**EXERCISE GOAL**
Convert every entry below into a JSON list of strings, one string per line, leaving out blank lines.

**TASK INPUTS**

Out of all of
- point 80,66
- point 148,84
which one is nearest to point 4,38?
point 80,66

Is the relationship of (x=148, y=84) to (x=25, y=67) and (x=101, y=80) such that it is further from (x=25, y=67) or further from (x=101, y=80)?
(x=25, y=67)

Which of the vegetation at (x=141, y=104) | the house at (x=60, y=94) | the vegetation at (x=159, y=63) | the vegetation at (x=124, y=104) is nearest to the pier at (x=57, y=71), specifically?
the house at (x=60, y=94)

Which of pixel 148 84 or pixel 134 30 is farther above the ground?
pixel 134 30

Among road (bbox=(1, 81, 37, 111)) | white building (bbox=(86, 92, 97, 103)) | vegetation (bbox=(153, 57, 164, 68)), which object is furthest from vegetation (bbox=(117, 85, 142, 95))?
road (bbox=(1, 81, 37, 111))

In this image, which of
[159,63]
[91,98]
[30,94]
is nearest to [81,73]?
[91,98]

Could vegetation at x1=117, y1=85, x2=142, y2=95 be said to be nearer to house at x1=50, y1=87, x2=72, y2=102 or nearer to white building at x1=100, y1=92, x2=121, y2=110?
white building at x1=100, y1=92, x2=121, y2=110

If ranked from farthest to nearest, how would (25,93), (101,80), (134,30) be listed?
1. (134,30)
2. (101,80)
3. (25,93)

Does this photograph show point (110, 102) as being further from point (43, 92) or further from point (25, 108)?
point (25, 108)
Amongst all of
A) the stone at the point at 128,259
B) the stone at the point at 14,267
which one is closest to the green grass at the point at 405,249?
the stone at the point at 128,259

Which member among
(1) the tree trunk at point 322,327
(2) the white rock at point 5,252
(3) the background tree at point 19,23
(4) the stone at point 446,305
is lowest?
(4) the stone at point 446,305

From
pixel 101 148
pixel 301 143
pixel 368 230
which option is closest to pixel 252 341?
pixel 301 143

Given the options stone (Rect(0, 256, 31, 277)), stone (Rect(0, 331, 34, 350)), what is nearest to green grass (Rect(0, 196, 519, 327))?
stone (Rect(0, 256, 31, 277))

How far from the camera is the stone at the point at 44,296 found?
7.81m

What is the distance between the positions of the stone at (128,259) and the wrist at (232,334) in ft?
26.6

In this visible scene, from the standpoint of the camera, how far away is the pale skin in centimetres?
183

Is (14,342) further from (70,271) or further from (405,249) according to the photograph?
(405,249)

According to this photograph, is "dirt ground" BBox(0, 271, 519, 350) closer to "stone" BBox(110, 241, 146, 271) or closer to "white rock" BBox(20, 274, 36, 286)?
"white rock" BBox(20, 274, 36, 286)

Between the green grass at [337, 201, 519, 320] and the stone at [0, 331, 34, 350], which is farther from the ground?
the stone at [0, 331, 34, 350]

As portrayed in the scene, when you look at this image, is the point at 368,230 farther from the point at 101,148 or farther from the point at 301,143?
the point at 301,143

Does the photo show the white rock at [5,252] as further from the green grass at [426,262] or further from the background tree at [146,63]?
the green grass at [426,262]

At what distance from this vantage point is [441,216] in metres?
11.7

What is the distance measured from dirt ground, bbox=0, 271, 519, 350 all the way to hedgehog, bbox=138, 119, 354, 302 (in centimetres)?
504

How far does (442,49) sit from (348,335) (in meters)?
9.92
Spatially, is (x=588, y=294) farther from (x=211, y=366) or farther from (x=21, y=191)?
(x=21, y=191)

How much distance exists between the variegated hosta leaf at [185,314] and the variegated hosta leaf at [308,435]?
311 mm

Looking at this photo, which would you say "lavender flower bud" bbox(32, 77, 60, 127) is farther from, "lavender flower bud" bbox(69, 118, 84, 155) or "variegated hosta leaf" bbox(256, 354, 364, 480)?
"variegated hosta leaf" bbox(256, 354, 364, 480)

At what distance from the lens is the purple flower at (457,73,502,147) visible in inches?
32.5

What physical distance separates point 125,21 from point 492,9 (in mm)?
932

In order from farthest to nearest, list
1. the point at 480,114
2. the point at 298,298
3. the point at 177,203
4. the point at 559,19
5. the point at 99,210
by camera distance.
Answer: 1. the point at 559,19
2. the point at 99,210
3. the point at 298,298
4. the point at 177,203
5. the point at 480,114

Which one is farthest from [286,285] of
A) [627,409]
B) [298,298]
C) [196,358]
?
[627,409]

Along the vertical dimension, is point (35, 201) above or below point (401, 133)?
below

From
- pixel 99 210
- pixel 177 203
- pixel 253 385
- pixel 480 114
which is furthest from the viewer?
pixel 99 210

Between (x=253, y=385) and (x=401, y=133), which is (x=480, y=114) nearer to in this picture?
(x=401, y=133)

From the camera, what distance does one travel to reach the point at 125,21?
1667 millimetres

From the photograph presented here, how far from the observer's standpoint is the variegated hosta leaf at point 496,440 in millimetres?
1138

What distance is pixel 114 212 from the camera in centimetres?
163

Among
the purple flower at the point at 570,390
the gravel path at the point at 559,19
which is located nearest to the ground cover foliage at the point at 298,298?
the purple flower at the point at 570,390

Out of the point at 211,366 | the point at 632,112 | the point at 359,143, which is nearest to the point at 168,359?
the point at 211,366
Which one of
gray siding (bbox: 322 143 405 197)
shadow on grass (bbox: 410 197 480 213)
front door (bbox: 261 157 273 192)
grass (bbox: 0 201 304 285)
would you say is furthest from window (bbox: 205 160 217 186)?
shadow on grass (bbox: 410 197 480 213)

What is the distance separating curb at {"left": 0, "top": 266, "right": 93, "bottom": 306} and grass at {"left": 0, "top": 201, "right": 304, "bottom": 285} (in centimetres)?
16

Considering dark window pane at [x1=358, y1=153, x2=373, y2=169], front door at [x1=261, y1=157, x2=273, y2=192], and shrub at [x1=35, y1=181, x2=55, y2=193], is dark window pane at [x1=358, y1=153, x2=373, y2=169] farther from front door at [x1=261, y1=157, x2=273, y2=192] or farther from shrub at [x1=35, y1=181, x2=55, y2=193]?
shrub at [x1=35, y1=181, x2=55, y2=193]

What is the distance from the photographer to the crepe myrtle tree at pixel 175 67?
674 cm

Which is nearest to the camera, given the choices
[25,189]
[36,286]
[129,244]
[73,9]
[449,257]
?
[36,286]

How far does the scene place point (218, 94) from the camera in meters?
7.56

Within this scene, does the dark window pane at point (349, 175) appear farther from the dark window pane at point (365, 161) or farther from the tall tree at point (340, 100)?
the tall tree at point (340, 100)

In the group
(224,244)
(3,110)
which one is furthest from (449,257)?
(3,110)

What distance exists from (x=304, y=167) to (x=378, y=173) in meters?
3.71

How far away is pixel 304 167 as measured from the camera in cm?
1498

**OUTPUT FOR THIS TASK**
[
  "Out of all of",
  "- point 80,66",
  "- point 148,84",
  "which one is nearest to point 4,38?",
  "point 80,66",
  "Is the relationship of (x=148, y=84) to (x=25, y=67) and (x=101, y=80) such that it is further from (x=25, y=67) or further from (x=101, y=80)?",
  "(x=25, y=67)",
  "Which of the vegetation at (x=141, y=104) | the house at (x=60, y=94) | the vegetation at (x=159, y=63) | the vegetation at (x=124, y=104) is nearest to the pier at (x=57, y=71), specifically?",
  "the house at (x=60, y=94)",
  "Which of pixel 148 84 or pixel 134 30 is farther above the ground?",
  "pixel 134 30",
  "Among road (bbox=(1, 81, 37, 111)) | white building (bbox=(86, 92, 97, 103)) | vegetation (bbox=(153, 57, 164, 68)), which object is furthest from vegetation (bbox=(117, 85, 142, 95))?",
  "road (bbox=(1, 81, 37, 111))",
  "In this image, which of",
  "[159,63]",
  "[91,98]",
  "[30,94]",
  "is nearest to [81,73]?",
  "[91,98]",
  "Could vegetation at x1=117, y1=85, x2=142, y2=95 be said to be nearer to house at x1=50, y1=87, x2=72, y2=102 or nearer to white building at x1=100, y1=92, x2=121, y2=110?",
  "white building at x1=100, y1=92, x2=121, y2=110",
  "If ranked from farthest to nearest, how would (25,93), (101,80), (134,30) be listed?",
  "1. (134,30)",
  "2. (101,80)",
  "3. (25,93)",
  "Does this photograph show point (110, 102) as being further from point (43, 92) or further from point (25, 108)?",
  "point (25, 108)",
  "Amongst all of",
  "A) the stone at the point at 128,259",
  "B) the stone at the point at 14,267",
  "which one is closest to the green grass at the point at 405,249?",
  "the stone at the point at 128,259",
  "Which member among",
  "(1) the tree trunk at point 322,327",
  "(2) the white rock at point 5,252",
  "(3) the background tree at point 19,23",
  "(4) the stone at point 446,305",
  "is lowest?",
  "(4) the stone at point 446,305",
  "From",
  "pixel 101 148",
  "pixel 301 143",
  "pixel 368 230",
  "which option is closest to pixel 252 341?",
  "pixel 301 143",
  "Given the options stone (Rect(0, 256, 31, 277)), stone (Rect(0, 331, 34, 350)), what is nearest to green grass (Rect(0, 196, 519, 327))?",
  "stone (Rect(0, 256, 31, 277))",
  "How far from the camera is the stone at the point at 44,296 found?",
  "7.81m",
  "What is the distance between the positions of the stone at (128,259) and the wrist at (232,334) in ft?",
  "26.6",
  "In this visible scene, from the standpoint of the camera, how far away is the pale skin in centimetres?",
  "183",
  "Is (14,342) further from (70,271) or further from (405,249) according to the photograph?",
  "(405,249)",
  "According to this photograph, is \"dirt ground\" BBox(0, 271, 519, 350) closer to \"stone\" BBox(110, 241, 146, 271) or closer to \"white rock\" BBox(20, 274, 36, 286)?",
  "\"white rock\" BBox(20, 274, 36, 286)",
  "Between the green grass at [337, 201, 519, 320] and the stone at [0, 331, 34, 350], which is farther from the ground?",
  "the stone at [0, 331, 34, 350]",
  "As portrayed in the scene, when you look at this image, is the point at 368,230 farther from the point at 101,148 or farther from the point at 301,143?",
  "the point at 301,143",
  "Does the photo show the white rock at [5,252] as further from the green grass at [426,262] or further from the background tree at [146,63]?",
  "the green grass at [426,262]",
  "At what distance from this vantage point is [441,216] in metres?",
  "11.7",
  "What is the distance measured from dirt ground, bbox=0, 271, 519, 350 all the way to hedgehog, bbox=138, 119, 354, 302 (in centimetres)?",
  "504",
  "How far does (442,49) sit from (348,335) (in meters)?",
  "9.92",
  "Spatially, is (x=588, y=294) farther from (x=211, y=366) or farther from (x=21, y=191)?",
  "(x=21, y=191)",
  "How much distance exists between the variegated hosta leaf at [185,314] and the variegated hosta leaf at [308,435]?",
  "311 mm",
  "Looking at this photo, which would you say \"lavender flower bud\" bbox(32, 77, 60, 127) is farther from, \"lavender flower bud\" bbox(69, 118, 84, 155) or \"variegated hosta leaf\" bbox(256, 354, 364, 480)?",
  "\"variegated hosta leaf\" bbox(256, 354, 364, 480)",
  "At what distance from the lens is the purple flower at (457,73,502,147) visible in inches?",
  "32.5",
  "What physical distance separates point 125,21 from point 492,9 (in mm)?",
  "932",
  "In order from farthest to nearest, list",
  "1. the point at 480,114",
  "2. the point at 298,298",
  "3. the point at 177,203",
  "4. the point at 559,19",
  "5. the point at 99,210",
  "by camera distance.",
  "Answer: 1. the point at 559,19",
  "2. the point at 99,210",
  "3. the point at 298,298",
  "4. the point at 177,203",
  "5. the point at 480,114",
  "Which one is farthest from [286,285] of",
  "A) [627,409]",
  "B) [298,298]",
  "C) [196,358]",
  "?",
  "[627,409]",
  "Along the vertical dimension, is point (35, 201) above or below point (401, 133)?",
  "below",
  "From",
  "- pixel 99 210",
  "- pixel 177 203",
  "- pixel 253 385",
  "- pixel 480 114",
  "which is furthest from the viewer?",
  "pixel 99 210",
  "Between (x=253, y=385) and (x=401, y=133), which is (x=480, y=114) nearer to in this picture?",
  "(x=401, y=133)",
  "From the camera, what distance does one travel to reach the point at 125,21?",
  "1667 millimetres",
  "From the photograph presented here, how far from the observer's standpoint is the variegated hosta leaf at point 496,440 in millimetres?",
  "1138",
  "What distance is pixel 114 212 from the camera in centimetres?",
  "163",
  "Among",
  "the purple flower at the point at 570,390",
  "the gravel path at the point at 559,19",
  "which is located nearest to the ground cover foliage at the point at 298,298?",
  "the purple flower at the point at 570,390",
  "Out of the point at 211,366 | the point at 632,112 | the point at 359,143, which is nearest to the point at 168,359?",
  "the point at 211,366",
  "Which one of",
  "gray siding (bbox: 322 143 405 197)",
  "shadow on grass (bbox: 410 197 480 213)",
  "front door (bbox: 261 157 273 192)",
  "grass (bbox: 0 201 304 285)",
  "would you say is furthest from window (bbox: 205 160 217 186)?",
  "shadow on grass (bbox: 410 197 480 213)",
  "What is the distance separating curb at {\"left\": 0, \"top\": 266, \"right\": 93, \"bottom\": 306} and grass at {\"left\": 0, \"top\": 201, \"right\": 304, \"bottom\": 285} (in centimetres)?",
  "16",
  "Considering dark window pane at [x1=358, y1=153, x2=373, y2=169], front door at [x1=261, y1=157, x2=273, y2=192], and shrub at [x1=35, y1=181, x2=55, y2=193], is dark window pane at [x1=358, y1=153, x2=373, y2=169] farther from front door at [x1=261, y1=157, x2=273, y2=192] or farther from shrub at [x1=35, y1=181, x2=55, y2=193]?",
  "shrub at [x1=35, y1=181, x2=55, y2=193]",
  "What is the distance from the photographer to the crepe myrtle tree at pixel 175 67?",
  "674 cm",
  "Which is nearest to the camera, given the choices",
  "[25,189]",
  "[36,286]",
  "[129,244]",
  "[73,9]",
  "[449,257]",
  "?",
  "[36,286]",
  "How far does the scene place point (218, 94) from the camera in meters?",
  "7.56",
  "Within this scene, does the dark window pane at point (349, 175) appear farther from the dark window pane at point (365, 161) or farther from the tall tree at point (340, 100)?",
  "the tall tree at point (340, 100)",
  "In the group",
  "(224,244)",
  "(3,110)",
  "which one is furthest from (449,257)?",
  "(3,110)",
  "What distance exists from (x=304, y=167) to (x=378, y=173) in meters?",
  "3.71",
  "How far away is pixel 304 167 as measured from the camera in cm?",
  "1498"
]